*The problem*
Which of the lines below contain the word "exit"? Pull out each of those lines and copy it in full.

begin

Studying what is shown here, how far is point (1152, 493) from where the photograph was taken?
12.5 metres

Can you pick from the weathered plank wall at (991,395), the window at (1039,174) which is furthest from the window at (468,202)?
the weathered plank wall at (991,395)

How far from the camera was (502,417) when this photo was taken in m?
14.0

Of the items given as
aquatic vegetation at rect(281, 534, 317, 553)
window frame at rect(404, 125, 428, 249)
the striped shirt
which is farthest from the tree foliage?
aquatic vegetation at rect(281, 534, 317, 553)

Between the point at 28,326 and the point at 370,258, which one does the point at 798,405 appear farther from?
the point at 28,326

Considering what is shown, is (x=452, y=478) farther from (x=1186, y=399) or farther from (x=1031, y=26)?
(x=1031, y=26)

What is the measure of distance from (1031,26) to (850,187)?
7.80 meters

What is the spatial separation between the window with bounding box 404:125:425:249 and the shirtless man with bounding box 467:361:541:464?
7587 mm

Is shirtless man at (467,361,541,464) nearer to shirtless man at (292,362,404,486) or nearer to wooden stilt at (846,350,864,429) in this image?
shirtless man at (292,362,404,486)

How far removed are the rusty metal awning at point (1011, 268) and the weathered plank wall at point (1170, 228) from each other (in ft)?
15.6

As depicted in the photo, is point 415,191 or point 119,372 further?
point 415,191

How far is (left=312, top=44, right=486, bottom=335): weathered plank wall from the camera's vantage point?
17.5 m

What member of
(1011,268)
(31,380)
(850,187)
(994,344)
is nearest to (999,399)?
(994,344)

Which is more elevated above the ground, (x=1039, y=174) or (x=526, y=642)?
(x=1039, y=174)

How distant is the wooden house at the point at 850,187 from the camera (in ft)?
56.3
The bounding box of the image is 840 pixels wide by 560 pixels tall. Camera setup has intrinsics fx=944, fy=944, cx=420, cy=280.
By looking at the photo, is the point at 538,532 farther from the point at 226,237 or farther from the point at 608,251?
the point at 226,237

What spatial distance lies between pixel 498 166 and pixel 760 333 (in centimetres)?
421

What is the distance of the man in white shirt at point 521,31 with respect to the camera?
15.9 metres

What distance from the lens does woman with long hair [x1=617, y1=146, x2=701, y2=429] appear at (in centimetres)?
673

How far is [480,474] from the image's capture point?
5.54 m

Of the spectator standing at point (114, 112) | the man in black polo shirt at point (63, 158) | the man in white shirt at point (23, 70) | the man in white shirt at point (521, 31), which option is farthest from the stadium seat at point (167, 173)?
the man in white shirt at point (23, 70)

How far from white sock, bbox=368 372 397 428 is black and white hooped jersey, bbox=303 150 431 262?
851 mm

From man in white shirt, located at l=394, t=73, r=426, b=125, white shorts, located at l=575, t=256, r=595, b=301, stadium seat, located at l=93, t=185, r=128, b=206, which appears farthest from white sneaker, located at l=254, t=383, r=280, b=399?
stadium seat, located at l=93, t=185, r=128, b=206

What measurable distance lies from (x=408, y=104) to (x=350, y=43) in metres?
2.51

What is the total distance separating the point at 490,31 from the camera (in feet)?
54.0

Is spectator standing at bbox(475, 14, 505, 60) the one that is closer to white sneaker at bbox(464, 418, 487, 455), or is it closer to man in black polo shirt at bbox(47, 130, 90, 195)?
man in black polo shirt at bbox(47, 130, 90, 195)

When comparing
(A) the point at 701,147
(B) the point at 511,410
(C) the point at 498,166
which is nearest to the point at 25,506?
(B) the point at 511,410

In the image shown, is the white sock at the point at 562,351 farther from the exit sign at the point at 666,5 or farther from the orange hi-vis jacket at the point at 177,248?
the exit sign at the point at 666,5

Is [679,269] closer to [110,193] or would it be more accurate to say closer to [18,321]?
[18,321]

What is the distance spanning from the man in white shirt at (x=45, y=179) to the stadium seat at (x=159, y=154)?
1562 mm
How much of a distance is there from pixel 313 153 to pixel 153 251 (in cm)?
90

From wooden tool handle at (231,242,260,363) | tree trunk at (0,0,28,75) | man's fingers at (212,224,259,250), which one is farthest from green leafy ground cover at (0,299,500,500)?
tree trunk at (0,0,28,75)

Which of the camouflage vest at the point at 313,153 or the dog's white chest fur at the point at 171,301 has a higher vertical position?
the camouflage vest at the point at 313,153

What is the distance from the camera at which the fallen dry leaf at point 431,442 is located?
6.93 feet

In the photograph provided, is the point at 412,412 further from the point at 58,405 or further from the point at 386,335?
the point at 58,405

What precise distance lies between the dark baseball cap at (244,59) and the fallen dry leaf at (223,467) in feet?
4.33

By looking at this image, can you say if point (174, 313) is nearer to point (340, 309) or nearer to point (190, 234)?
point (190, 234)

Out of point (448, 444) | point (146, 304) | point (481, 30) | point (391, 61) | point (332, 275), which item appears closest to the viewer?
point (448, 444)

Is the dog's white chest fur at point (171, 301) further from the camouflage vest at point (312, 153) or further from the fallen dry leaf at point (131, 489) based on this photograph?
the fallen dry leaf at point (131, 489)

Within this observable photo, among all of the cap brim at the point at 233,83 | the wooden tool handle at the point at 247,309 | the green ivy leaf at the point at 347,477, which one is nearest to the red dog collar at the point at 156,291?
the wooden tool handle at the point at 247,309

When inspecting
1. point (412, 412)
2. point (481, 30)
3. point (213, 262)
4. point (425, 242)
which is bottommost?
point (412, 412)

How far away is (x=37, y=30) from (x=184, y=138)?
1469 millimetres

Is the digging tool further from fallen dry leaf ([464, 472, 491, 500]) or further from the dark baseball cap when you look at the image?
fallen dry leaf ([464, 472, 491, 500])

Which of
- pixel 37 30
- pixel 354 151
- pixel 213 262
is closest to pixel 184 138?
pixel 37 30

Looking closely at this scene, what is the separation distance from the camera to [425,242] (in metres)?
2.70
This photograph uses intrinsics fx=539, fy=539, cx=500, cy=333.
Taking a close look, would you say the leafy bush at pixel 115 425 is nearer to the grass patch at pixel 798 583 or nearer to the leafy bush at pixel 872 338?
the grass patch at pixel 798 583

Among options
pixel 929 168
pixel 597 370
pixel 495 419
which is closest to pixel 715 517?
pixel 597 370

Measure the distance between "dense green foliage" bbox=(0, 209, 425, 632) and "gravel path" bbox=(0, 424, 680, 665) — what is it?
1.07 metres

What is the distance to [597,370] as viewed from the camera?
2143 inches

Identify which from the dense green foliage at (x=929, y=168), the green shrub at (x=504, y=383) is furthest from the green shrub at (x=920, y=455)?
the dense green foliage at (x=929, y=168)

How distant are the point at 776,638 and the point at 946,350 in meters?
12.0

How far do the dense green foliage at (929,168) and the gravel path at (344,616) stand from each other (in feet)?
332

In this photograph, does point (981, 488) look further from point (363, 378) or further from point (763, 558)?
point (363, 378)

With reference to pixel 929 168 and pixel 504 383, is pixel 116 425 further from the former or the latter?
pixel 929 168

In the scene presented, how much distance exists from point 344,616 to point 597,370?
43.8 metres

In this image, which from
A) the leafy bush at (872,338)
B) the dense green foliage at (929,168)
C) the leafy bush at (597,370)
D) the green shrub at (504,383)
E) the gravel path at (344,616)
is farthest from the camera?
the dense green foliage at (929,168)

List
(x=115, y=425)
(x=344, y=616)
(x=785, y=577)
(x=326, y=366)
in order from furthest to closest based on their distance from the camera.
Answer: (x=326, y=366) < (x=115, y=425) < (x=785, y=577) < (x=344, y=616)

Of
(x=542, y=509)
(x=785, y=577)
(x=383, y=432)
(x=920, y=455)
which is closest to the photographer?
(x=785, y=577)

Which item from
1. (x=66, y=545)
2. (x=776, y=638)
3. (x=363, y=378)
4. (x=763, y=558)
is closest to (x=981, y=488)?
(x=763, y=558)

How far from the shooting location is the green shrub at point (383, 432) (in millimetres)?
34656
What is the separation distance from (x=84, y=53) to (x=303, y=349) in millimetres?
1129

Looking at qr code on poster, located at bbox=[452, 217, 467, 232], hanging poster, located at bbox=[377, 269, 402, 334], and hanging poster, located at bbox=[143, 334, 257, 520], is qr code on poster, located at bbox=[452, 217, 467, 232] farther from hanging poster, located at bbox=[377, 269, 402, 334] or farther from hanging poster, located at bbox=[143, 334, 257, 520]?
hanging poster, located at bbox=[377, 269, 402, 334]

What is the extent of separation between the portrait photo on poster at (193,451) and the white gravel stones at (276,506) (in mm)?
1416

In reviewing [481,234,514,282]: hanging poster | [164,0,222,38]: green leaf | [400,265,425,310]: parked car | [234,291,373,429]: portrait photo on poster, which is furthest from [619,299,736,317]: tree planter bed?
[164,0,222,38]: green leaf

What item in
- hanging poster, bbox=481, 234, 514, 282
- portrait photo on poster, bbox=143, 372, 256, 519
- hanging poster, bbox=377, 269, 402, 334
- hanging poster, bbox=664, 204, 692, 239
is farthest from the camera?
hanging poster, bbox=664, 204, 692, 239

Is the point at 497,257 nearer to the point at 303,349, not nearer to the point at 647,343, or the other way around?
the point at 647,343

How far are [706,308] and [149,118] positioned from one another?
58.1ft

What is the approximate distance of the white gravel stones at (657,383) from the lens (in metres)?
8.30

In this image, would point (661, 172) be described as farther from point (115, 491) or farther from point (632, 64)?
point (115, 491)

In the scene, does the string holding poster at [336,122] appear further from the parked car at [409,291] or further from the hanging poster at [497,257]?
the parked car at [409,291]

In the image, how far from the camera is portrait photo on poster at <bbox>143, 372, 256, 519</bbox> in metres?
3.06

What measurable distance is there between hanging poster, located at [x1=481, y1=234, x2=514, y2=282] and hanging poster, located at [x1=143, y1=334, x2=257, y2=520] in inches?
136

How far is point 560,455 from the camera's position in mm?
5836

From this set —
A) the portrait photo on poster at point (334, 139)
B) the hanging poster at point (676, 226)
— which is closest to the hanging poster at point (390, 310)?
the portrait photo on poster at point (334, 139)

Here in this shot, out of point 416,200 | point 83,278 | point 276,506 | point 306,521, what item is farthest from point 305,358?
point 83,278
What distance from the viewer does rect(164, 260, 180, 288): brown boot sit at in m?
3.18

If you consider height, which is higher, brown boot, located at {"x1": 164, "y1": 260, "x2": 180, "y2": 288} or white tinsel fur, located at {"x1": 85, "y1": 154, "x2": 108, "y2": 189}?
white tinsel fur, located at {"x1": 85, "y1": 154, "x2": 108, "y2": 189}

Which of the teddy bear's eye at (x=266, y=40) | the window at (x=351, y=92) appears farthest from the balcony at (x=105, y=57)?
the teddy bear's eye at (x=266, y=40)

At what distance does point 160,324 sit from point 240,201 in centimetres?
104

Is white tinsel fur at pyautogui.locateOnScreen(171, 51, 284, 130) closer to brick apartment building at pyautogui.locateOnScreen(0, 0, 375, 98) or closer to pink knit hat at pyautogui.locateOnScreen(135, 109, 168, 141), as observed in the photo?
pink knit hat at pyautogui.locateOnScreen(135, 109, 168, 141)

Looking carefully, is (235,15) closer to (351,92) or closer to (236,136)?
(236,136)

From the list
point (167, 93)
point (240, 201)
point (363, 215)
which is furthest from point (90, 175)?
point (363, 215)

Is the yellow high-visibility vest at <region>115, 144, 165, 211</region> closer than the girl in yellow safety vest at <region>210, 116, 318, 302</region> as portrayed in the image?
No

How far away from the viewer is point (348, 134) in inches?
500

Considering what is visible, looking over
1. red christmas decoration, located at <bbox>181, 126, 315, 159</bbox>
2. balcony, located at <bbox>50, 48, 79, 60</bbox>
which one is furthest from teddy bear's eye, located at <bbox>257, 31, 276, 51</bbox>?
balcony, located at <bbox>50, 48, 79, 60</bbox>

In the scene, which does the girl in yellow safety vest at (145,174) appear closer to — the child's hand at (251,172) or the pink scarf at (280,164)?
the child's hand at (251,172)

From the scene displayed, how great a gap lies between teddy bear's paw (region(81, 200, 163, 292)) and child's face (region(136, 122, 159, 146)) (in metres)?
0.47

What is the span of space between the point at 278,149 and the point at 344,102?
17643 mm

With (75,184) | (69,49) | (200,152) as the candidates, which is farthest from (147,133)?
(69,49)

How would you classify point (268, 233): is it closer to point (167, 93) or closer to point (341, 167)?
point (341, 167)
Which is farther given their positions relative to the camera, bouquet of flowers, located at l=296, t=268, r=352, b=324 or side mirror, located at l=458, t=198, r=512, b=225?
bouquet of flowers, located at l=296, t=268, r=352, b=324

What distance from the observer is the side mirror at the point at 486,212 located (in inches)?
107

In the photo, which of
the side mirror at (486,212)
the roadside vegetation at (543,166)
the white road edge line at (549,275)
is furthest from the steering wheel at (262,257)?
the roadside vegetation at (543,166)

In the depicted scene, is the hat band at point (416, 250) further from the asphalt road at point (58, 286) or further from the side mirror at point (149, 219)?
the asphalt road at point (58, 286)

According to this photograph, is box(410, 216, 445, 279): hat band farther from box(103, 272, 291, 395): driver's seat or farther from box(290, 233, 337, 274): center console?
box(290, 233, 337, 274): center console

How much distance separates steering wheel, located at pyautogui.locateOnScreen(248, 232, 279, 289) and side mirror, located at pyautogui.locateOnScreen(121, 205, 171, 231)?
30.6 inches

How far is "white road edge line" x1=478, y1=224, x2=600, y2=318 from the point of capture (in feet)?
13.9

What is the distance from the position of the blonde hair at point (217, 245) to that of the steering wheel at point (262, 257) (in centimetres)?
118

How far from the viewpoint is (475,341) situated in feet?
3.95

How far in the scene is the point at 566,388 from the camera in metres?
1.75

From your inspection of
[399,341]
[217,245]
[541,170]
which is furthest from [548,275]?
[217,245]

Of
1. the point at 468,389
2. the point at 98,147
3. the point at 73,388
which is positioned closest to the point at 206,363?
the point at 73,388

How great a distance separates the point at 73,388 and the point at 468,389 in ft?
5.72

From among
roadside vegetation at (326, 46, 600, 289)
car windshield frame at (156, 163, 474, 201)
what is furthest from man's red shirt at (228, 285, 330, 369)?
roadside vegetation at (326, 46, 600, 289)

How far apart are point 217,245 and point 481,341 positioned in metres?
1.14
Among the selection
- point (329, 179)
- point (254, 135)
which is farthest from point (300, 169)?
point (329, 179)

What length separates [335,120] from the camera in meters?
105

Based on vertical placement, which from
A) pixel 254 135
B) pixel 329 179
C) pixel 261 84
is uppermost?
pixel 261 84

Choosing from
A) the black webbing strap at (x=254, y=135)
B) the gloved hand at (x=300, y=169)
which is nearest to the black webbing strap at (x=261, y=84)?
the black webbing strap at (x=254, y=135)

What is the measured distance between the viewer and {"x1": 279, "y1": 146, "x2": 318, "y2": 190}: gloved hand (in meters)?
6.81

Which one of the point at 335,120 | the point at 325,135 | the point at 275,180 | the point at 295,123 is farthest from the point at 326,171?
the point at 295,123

end

*Answer to the exercise*
In the image shown, is the white sock at the point at 562,351 farther from the exit sign at the point at 666,5 or farther from the orange hi-vis jacket at the point at 177,248?
the exit sign at the point at 666,5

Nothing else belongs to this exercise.